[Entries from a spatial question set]
· · · ·

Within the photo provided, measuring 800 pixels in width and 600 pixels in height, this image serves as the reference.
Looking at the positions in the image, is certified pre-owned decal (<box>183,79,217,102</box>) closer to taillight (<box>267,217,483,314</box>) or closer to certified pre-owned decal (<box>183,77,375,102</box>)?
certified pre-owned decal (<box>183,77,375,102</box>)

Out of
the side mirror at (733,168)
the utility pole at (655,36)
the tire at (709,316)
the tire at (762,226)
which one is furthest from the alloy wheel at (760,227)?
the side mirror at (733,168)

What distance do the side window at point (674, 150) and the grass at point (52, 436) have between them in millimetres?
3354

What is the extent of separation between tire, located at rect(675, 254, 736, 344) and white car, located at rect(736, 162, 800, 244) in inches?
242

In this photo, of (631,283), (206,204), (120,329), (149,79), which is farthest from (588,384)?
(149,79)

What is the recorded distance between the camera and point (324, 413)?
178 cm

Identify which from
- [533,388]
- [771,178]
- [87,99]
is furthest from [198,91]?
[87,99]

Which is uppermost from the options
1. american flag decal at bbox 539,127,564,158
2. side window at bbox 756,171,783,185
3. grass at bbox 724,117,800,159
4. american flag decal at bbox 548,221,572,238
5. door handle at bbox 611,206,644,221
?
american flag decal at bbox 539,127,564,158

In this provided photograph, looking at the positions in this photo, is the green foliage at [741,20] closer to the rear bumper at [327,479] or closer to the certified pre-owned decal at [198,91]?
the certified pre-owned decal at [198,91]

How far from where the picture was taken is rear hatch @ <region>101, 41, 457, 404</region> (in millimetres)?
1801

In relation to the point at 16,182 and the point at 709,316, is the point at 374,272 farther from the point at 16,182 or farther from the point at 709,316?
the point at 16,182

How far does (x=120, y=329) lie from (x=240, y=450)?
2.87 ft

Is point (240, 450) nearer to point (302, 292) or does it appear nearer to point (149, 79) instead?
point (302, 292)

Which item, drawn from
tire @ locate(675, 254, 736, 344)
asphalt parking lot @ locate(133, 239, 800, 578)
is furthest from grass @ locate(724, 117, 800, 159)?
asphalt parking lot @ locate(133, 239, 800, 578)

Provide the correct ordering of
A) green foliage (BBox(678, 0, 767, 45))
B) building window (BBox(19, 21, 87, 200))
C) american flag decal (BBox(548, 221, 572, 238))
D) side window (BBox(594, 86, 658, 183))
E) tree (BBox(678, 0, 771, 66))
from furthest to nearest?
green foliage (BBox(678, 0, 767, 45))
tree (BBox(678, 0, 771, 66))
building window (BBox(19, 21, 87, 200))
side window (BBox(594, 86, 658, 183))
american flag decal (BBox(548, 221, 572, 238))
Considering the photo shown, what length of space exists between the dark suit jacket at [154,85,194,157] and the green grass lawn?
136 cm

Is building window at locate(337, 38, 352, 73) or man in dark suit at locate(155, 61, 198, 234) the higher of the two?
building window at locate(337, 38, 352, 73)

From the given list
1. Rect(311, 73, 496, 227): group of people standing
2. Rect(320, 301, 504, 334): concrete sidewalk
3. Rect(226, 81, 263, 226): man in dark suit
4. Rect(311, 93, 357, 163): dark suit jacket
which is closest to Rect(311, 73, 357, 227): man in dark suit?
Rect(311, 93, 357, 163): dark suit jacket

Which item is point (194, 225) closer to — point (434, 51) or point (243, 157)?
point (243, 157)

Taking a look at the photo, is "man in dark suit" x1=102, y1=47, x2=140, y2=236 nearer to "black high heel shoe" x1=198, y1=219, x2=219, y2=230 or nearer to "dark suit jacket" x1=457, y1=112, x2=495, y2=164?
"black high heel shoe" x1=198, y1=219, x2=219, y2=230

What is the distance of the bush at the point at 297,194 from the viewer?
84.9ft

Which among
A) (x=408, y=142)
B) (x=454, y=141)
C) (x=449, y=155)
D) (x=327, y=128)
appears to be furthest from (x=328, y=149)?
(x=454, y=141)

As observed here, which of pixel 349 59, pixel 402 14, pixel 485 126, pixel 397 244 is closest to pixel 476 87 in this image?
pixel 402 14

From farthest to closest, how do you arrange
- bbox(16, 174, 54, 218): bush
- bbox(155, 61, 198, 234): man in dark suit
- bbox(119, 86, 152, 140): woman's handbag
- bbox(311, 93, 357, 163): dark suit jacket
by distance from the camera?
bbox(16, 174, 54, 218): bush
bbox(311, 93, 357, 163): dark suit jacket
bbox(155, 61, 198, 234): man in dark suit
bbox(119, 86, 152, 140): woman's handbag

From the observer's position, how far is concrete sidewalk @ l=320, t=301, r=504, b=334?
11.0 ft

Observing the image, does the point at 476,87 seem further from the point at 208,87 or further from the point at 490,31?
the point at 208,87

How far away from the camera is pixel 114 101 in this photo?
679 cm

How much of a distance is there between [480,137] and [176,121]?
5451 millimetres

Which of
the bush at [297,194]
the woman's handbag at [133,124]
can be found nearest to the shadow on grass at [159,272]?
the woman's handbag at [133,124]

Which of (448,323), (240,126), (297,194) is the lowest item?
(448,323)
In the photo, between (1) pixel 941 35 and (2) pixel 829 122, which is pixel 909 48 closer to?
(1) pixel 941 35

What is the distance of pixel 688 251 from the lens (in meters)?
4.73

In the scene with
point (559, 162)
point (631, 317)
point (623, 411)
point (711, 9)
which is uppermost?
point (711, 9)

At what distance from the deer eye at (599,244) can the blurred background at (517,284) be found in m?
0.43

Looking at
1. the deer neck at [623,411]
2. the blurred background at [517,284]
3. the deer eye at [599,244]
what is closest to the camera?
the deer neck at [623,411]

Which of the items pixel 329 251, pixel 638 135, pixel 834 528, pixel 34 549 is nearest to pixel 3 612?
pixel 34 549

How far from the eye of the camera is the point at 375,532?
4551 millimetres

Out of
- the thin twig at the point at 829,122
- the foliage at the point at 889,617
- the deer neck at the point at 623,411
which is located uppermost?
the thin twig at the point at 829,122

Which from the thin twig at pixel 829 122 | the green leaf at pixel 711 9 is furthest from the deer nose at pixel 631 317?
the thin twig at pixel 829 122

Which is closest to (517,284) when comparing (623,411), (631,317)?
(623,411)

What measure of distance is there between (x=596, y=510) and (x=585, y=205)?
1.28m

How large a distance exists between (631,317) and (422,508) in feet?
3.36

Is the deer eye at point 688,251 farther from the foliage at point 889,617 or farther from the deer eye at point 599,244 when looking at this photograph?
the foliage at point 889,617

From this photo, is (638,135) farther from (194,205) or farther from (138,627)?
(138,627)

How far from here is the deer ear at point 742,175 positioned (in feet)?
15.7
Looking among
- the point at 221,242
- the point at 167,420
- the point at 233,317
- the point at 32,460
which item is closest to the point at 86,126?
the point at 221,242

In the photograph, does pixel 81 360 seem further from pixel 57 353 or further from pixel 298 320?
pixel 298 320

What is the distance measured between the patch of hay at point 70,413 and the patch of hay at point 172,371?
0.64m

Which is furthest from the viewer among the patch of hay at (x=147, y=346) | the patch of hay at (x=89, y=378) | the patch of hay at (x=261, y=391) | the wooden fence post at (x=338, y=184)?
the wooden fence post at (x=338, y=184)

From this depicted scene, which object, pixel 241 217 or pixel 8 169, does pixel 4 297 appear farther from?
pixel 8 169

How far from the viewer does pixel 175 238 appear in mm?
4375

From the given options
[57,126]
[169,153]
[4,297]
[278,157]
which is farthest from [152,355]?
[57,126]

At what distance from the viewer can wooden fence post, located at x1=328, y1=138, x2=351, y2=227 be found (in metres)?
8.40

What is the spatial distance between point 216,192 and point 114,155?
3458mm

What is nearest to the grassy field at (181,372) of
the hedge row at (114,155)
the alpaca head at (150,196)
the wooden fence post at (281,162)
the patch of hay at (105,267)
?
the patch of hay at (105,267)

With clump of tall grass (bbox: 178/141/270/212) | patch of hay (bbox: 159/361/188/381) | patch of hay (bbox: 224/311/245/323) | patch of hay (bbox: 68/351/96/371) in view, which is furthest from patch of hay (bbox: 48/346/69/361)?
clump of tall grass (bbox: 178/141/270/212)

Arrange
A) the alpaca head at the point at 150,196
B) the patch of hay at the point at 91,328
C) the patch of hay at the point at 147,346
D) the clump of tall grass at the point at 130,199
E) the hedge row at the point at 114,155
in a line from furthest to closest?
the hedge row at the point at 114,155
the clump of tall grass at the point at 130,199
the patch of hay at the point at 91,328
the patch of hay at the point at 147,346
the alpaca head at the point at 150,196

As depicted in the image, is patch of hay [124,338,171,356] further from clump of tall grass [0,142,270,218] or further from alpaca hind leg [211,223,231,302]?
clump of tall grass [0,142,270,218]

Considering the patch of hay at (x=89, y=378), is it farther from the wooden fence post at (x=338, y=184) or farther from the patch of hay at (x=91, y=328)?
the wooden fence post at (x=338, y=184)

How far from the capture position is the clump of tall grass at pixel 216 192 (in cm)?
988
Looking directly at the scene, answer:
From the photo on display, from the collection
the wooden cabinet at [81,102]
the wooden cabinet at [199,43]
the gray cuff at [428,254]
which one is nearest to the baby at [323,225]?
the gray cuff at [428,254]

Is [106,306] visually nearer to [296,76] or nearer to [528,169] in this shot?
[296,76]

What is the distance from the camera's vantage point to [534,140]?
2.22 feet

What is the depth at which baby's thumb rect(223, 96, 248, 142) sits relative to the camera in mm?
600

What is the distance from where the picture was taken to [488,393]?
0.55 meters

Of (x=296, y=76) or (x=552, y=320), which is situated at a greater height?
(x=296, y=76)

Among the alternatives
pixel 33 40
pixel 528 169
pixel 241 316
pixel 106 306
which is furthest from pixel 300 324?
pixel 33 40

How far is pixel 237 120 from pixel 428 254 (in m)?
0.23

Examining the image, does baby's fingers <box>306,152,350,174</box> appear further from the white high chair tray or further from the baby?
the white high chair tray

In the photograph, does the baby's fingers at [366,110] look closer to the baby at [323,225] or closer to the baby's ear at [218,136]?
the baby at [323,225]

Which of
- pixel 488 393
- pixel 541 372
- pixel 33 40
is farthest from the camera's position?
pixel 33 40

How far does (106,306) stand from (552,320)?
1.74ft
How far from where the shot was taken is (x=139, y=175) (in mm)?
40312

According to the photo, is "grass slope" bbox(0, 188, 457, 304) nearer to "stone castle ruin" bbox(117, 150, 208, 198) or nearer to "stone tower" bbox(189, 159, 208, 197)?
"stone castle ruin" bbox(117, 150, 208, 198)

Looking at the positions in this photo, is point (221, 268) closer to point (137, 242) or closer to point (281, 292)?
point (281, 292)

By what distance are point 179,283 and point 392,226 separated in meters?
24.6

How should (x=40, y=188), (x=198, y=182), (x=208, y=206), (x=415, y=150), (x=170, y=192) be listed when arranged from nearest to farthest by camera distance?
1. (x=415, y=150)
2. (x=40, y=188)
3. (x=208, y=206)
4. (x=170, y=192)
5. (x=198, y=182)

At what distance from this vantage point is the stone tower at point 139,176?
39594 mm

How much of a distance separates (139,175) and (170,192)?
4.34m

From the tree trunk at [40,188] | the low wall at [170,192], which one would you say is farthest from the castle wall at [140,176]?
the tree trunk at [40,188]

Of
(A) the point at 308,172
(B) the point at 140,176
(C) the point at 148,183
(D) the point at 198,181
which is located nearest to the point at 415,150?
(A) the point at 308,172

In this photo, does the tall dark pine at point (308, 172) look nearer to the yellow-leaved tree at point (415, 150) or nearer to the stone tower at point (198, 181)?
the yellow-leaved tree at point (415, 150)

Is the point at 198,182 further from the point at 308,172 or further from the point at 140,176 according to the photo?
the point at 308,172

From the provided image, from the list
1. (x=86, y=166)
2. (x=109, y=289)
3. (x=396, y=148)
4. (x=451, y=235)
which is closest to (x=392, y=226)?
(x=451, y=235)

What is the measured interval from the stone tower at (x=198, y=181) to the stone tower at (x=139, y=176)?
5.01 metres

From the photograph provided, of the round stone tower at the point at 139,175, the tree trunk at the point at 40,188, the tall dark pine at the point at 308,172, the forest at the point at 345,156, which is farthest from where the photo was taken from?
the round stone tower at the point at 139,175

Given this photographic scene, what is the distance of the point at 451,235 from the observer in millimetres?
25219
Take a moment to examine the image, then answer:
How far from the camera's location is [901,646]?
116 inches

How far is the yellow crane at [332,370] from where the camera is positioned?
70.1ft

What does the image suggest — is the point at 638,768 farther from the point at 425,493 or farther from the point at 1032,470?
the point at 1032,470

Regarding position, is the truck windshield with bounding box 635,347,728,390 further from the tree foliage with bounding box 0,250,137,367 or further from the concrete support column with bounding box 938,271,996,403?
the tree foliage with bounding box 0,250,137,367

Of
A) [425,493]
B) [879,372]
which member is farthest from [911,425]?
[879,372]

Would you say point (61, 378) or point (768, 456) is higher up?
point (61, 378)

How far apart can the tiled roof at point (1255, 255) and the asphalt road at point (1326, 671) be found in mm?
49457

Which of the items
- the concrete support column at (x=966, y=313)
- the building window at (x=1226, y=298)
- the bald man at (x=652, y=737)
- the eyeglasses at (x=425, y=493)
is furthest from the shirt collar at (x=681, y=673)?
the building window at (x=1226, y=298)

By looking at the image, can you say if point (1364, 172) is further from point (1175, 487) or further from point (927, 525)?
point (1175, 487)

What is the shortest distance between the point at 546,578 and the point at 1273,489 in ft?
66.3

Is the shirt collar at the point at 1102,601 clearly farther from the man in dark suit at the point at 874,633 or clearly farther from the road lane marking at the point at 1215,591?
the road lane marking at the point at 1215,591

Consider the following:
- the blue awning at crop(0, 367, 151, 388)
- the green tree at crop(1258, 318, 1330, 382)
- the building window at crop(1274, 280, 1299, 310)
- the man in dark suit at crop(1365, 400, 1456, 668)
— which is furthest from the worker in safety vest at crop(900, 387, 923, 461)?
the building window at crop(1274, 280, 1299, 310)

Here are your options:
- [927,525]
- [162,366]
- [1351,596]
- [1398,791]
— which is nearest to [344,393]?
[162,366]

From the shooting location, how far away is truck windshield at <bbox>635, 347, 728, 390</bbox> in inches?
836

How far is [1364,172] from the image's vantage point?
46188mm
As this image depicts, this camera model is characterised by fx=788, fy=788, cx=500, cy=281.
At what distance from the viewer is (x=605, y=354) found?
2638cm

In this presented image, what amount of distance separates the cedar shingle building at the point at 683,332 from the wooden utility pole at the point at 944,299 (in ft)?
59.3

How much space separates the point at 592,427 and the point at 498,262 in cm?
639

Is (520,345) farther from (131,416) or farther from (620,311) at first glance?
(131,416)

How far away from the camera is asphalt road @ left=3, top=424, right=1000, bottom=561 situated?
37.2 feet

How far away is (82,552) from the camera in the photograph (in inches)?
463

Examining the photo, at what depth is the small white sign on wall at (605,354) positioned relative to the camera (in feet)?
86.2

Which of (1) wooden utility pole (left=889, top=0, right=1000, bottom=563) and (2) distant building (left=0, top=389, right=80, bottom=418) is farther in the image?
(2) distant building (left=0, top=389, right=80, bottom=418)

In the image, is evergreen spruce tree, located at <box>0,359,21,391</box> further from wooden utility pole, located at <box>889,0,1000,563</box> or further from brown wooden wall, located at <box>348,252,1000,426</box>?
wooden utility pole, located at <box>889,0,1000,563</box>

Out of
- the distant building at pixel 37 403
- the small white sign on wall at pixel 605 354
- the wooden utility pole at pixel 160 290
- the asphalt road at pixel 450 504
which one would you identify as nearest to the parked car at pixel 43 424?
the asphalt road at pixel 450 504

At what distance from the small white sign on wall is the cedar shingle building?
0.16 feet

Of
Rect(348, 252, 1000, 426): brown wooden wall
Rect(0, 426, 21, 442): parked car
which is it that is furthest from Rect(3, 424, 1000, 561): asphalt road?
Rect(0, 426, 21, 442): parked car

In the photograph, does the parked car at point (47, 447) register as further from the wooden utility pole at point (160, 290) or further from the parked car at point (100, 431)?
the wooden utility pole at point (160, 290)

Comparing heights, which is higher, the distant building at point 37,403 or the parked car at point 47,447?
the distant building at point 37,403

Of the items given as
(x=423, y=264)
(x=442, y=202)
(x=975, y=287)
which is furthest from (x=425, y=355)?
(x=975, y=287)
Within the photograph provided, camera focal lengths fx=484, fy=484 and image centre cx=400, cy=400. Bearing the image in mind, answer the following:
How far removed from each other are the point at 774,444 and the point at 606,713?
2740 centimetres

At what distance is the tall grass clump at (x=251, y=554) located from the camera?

· · · ·

* TASK DETAILS *
Retype everything from the line containing "Of the items given as" down to the last line of the entries, word for word, including both ends.

* OUTPUT BELOW *
Of the items given as
(x=423, y=264)
(x=442, y=202)
(x=975, y=287)
which is furthest from (x=425, y=355)?
(x=975, y=287)
Within the photograph provided, camera focal lengths fx=484, fy=484 and image centre cx=400, cy=400. Bearing the image in mind, answer the following:
How far removed from each other are the point at 774,444 and the point at 606,713?
2740 centimetres

At what distance is the tall grass clump at (x=251, y=554) located from the camera?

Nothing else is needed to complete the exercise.